List:Internals« Previous MessageNext Message »
From:Zardosht Kasheff Date:March 2 2010 1:11pm
Subject:Re: question on HA_EXTRA_IGNORE_DUP_KEY
View as plain text  
Are there other problems besides what has been listed? I ask because
the performance advantage we can gain from this optimization is huge.

Thanks
-Zardosht

On Tue, Mar 2, 2010 at 4:08 AM, Sergey Vojtovich <svoj@stripped> wrote:
> Hi Zardosht,
>
> thanks for this explanation.

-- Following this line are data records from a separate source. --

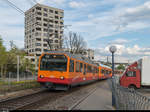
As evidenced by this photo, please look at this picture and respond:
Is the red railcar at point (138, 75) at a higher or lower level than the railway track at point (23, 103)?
higher

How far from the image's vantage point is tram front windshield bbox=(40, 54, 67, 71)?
42.2ft

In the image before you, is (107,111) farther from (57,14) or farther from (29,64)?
(57,14)

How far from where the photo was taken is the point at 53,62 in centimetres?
1310

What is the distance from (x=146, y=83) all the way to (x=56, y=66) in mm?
8259

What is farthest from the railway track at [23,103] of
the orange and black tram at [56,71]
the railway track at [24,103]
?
the orange and black tram at [56,71]

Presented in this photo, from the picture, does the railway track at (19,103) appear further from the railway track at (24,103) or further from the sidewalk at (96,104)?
the sidewalk at (96,104)

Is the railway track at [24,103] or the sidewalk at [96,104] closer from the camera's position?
the railway track at [24,103]

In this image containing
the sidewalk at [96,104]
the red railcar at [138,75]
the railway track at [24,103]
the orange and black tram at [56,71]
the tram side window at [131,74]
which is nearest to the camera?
the railway track at [24,103]

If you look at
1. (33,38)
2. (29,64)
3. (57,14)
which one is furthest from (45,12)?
(29,64)

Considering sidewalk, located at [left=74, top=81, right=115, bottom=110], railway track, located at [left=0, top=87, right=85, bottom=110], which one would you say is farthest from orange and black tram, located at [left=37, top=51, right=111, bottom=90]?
railway track, located at [left=0, top=87, right=85, bottom=110]

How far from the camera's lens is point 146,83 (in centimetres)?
1577

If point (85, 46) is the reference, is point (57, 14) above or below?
above

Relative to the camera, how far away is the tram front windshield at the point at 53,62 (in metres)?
12.9

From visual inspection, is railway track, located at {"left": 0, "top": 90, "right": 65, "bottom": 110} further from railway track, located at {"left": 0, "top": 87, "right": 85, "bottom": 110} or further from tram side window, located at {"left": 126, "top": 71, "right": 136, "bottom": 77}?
tram side window, located at {"left": 126, "top": 71, "right": 136, "bottom": 77}
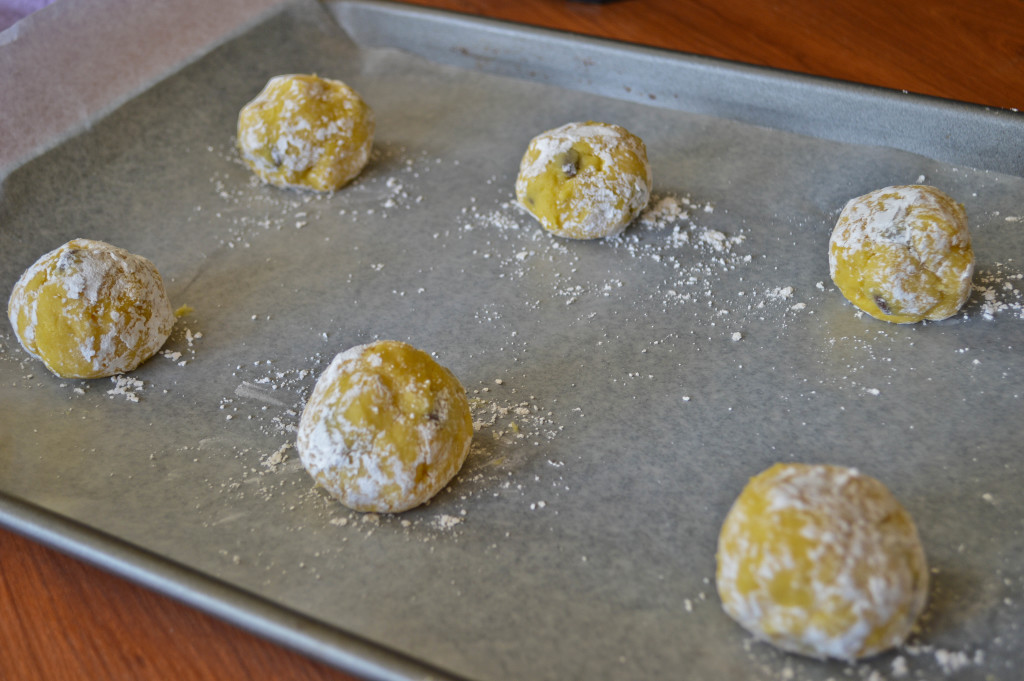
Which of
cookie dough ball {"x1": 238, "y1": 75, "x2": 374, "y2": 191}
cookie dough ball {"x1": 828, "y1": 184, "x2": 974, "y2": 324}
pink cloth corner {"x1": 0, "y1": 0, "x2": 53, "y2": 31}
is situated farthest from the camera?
pink cloth corner {"x1": 0, "y1": 0, "x2": 53, "y2": 31}

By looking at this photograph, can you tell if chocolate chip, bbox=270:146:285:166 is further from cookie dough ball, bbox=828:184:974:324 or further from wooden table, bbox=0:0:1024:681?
cookie dough ball, bbox=828:184:974:324

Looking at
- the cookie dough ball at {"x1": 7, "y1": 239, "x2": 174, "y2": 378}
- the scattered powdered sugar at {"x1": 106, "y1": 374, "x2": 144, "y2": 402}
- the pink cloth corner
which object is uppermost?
the pink cloth corner

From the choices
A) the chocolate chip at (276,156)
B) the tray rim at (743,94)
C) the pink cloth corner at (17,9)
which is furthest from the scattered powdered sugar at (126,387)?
the pink cloth corner at (17,9)

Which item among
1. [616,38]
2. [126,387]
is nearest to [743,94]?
[616,38]

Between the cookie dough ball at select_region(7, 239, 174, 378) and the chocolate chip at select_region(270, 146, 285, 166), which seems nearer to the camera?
the cookie dough ball at select_region(7, 239, 174, 378)

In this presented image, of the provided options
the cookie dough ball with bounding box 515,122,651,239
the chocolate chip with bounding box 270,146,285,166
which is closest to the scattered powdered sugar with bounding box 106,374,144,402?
the chocolate chip with bounding box 270,146,285,166

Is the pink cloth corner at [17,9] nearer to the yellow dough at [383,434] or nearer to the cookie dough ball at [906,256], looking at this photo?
the yellow dough at [383,434]

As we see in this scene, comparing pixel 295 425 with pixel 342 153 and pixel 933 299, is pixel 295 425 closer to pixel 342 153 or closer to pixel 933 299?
pixel 342 153

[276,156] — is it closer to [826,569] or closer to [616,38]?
[616,38]
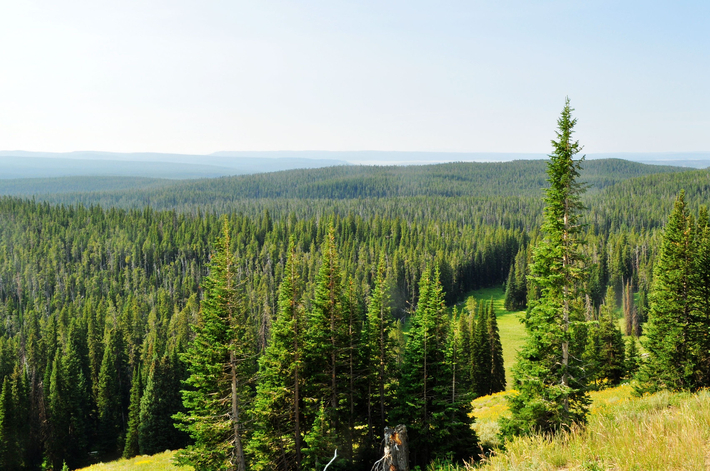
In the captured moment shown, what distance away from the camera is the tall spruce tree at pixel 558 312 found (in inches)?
710

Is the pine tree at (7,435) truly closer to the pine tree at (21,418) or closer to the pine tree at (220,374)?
the pine tree at (21,418)

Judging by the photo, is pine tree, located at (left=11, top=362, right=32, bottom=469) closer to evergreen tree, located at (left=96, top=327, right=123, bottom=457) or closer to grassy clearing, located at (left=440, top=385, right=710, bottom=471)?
evergreen tree, located at (left=96, top=327, right=123, bottom=457)

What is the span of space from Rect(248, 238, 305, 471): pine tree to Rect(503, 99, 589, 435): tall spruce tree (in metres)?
10.7

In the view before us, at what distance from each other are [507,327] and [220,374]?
9290 cm

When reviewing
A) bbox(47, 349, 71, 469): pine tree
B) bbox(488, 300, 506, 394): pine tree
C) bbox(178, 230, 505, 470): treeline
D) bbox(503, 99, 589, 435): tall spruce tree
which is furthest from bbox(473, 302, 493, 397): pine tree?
bbox(47, 349, 71, 469): pine tree

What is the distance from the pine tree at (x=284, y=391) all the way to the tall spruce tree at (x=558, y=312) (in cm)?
1067

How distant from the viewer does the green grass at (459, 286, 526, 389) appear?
83438 millimetres

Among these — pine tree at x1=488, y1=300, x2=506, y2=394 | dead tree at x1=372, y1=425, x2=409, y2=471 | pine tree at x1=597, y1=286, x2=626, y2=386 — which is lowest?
pine tree at x1=488, y1=300, x2=506, y2=394

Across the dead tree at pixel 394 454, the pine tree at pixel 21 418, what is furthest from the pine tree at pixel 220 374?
the pine tree at pixel 21 418

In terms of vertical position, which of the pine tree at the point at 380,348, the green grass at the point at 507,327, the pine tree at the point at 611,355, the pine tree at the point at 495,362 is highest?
the pine tree at the point at 380,348

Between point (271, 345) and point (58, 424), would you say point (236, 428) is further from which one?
point (58, 424)

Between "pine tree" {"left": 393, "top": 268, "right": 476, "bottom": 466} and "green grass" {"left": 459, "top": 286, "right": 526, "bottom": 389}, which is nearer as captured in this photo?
"pine tree" {"left": 393, "top": 268, "right": 476, "bottom": 466}

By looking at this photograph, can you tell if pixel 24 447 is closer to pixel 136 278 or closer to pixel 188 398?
pixel 188 398

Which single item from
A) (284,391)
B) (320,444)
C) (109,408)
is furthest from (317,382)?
(109,408)
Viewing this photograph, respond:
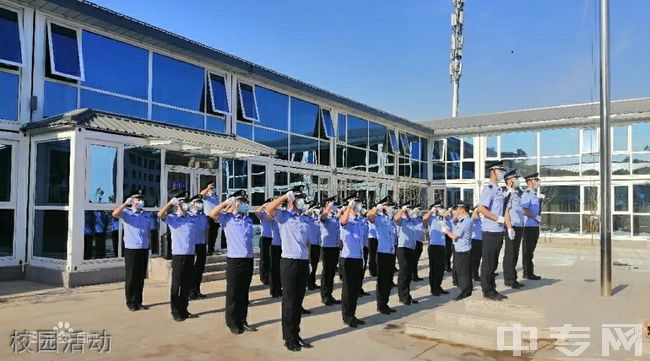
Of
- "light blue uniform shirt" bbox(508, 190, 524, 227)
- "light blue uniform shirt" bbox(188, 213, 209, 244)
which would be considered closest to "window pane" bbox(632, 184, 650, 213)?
"light blue uniform shirt" bbox(508, 190, 524, 227)

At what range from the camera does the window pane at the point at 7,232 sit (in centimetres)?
966

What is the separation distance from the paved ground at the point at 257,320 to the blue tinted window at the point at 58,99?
3400mm

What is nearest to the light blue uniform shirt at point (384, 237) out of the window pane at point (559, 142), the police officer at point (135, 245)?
the police officer at point (135, 245)

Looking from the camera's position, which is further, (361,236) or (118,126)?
(118,126)

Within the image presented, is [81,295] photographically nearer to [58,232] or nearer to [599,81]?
[58,232]

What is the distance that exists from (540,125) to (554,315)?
60.6 feet

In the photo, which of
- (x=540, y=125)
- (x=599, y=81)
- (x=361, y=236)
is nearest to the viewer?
(x=361, y=236)

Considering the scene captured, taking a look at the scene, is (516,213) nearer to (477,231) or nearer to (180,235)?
(477,231)

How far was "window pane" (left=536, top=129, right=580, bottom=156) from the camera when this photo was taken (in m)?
23.1

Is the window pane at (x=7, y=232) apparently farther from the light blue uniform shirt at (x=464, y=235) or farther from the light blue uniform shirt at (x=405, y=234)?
the light blue uniform shirt at (x=464, y=235)

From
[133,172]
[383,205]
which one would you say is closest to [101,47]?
[133,172]

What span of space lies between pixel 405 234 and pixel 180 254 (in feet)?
12.4

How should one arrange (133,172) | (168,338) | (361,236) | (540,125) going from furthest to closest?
(540,125) < (133,172) < (361,236) < (168,338)

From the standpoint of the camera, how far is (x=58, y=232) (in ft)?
32.2
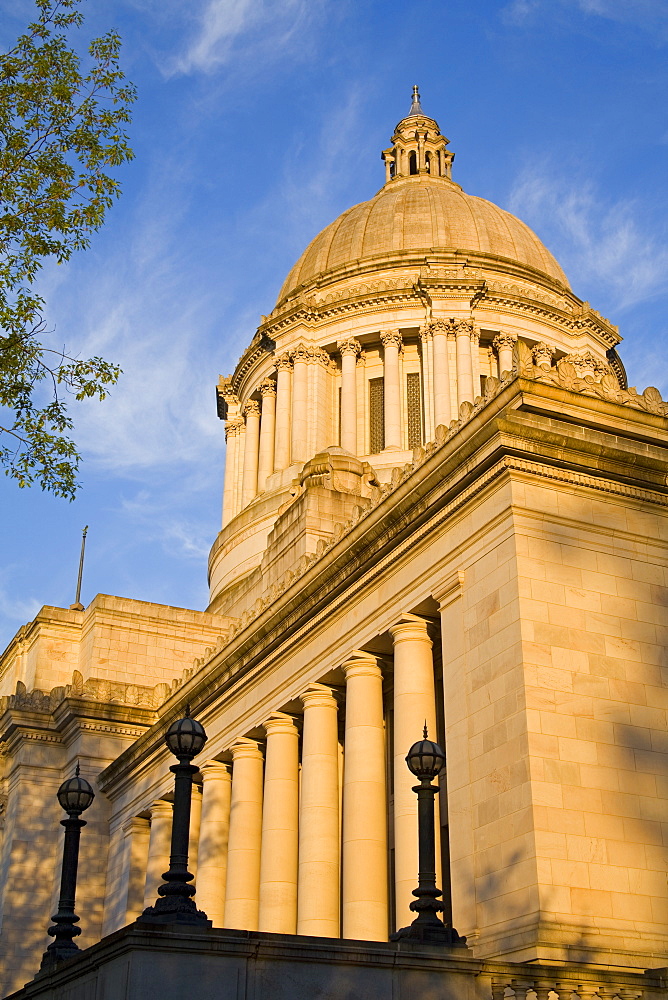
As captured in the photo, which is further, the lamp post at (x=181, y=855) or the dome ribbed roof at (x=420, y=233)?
the dome ribbed roof at (x=420, y=233)

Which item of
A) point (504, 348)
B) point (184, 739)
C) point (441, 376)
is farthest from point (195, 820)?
point (504, 348)

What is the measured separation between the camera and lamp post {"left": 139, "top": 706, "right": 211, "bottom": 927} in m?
14.5

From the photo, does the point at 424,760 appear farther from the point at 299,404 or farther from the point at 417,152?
the point at 417,152

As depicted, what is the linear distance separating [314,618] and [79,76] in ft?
42.3

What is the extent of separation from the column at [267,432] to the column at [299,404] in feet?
6.85

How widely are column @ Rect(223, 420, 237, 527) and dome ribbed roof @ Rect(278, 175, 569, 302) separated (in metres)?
7.07

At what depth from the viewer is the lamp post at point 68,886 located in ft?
61.4

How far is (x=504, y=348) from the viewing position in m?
53.0

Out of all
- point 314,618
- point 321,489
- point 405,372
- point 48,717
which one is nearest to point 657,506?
point 314,618

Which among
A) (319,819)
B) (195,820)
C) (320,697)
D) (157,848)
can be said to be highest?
(320,697)

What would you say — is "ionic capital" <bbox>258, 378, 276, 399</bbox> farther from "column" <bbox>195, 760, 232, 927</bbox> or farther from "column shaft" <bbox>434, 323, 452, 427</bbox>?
"column" <bbox>195, 760, 232, 927</bbox>

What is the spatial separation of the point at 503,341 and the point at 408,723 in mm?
31923

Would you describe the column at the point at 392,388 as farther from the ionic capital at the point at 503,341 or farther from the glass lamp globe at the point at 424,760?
the glass lamp globe at the point at 424,760

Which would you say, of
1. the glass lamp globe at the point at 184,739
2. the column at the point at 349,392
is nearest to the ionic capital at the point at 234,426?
the column at the point at 349,392
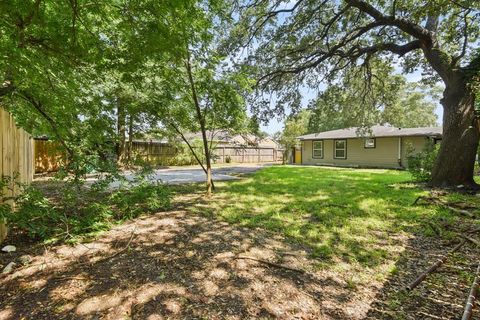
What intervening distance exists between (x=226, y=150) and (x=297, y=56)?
51.6 feet

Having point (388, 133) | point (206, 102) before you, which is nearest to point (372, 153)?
point (388, 133)

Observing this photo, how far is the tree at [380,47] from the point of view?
7.24 metres

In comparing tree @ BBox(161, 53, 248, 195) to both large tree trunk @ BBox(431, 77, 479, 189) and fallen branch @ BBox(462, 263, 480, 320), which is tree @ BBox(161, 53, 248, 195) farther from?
large tree trunk @ BBox(431, 77, 479, 189)

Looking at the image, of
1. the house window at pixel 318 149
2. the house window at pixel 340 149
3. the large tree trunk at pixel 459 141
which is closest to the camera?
the large tree trunk at pixel 459 141

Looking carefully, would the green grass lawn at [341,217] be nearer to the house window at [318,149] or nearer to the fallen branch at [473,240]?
the fallen branch at [473,240]

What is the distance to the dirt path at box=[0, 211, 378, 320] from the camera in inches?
83.3

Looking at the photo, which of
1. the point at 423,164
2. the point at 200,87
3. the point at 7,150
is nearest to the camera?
the point at 7,150

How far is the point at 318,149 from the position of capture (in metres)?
21.0

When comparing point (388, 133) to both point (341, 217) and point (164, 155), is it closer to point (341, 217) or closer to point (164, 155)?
point (341, 217)

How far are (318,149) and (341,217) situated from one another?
55.4 ft

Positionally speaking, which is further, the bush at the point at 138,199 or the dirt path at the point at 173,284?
the bush at the point at 138,199

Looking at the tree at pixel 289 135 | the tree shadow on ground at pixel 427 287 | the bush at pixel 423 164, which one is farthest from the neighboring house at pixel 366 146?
the tree shadow on ground at pixel 427 287

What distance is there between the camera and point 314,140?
21234mm

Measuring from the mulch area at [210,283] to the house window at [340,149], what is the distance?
16.5 m
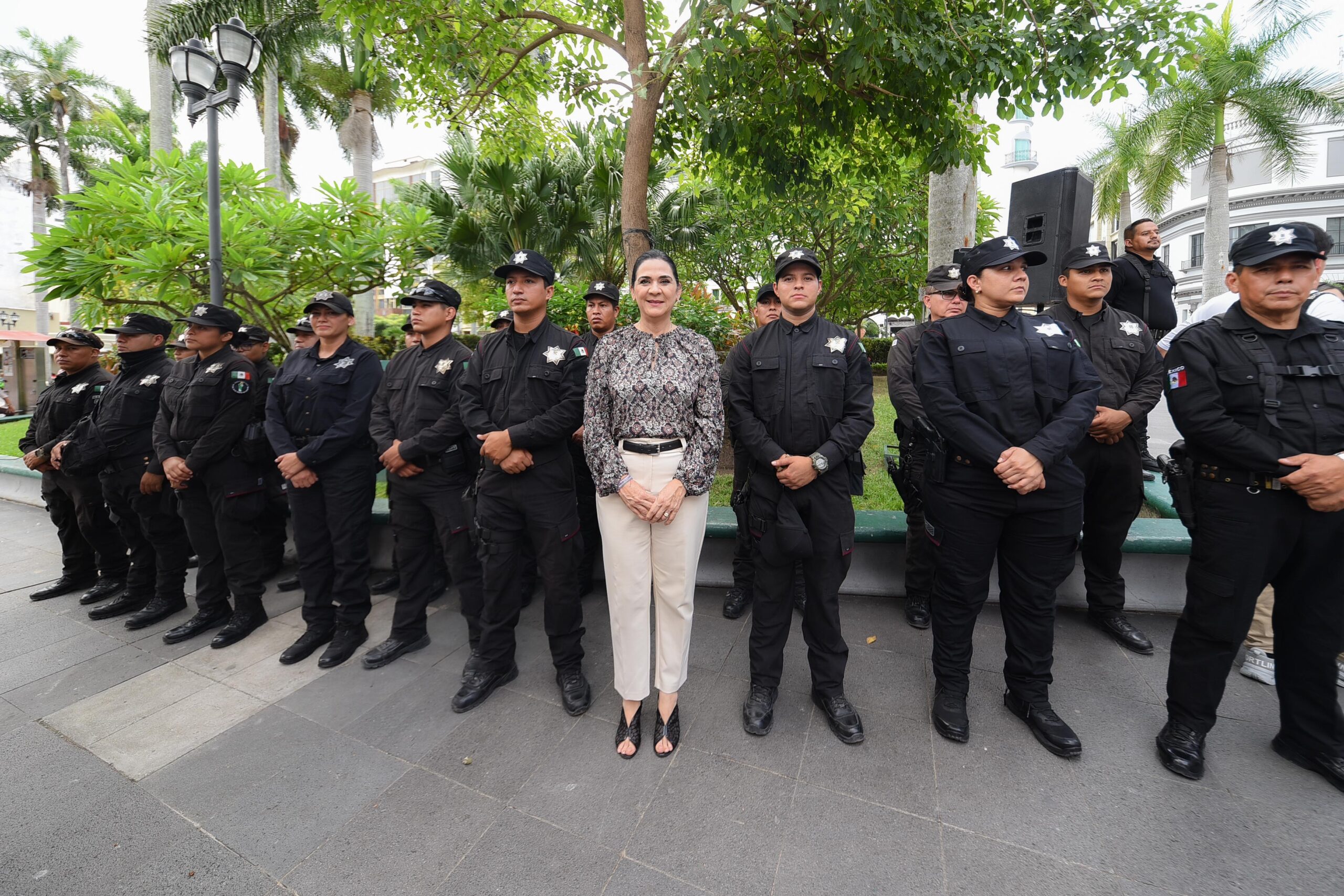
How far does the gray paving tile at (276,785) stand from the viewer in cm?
213

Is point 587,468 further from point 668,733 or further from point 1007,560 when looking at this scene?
point 1007,560

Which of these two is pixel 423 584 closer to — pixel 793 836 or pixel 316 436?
pixel 316 436

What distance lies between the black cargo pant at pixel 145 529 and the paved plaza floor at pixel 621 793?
90cm

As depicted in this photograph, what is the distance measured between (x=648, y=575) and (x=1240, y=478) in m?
2.42

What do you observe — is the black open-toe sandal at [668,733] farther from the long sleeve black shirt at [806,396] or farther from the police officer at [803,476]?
the long sleeve black shirt at [806,396]

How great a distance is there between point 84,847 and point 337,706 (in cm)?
96

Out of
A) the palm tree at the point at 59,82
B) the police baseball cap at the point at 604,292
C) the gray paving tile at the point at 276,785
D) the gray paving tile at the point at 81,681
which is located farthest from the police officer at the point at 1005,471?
the palm tree at the point at 59,82

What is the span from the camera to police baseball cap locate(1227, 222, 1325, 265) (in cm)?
214

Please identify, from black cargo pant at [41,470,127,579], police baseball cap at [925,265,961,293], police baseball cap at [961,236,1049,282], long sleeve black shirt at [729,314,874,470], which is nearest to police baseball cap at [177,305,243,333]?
black cargo pant at [41,470,127,579]

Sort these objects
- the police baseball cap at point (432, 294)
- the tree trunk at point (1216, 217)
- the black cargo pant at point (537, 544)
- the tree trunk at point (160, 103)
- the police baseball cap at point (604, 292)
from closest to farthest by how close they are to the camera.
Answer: the black cargo pant at point (537, 544) → the police baseball cap at point (432, 294) → the police baseball cap at point (604, 292) → the tree trunk at point (160, 103) → the tree trunk at point (1216, 217)

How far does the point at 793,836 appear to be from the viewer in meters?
2.06

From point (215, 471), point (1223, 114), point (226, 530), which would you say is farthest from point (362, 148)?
point (1223, 114)

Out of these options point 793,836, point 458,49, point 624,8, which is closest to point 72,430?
point 458,49

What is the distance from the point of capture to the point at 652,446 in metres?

Sounds like a nice idea, but still it will
> not work with all MySQL subsystems correctly.
>
> Regards,
> Sergey
>
> On Fri, Feb 26, 2010 at 10:20:40AM -0500, Zardosht Kasheff wrote:
>> Hello Sergey and Sergei,
>>
>> In handler::write_row, the row is written, while the uniqueness check
>> is deferred to the background or to query time (whichever comes
>> first). So, if the deferred uniqueness check finds a duplicate, the
>> inserted row is thrown away.
>>
>> If the row should not be there due to a duplicate, the user will never
>> see that row in a query.
>>
>> We do a similar thing with replace into. Only, instead of throwing
>> away the new row, we overwrite the old row with the new row.
>>
>> -Zardosht
>>
>> On Fri, Feb 26, 2010 at 6:41 AM, Sergey Vojtovich <svoj@stripped> wrote:
>> > Hi Zardosht,
>> >
>> > On Thu, Feb 25, 2010 at 02:31:11PM -0500, Zardosht Kasheff wrote:
>> >> Can you please elaborate on the problems?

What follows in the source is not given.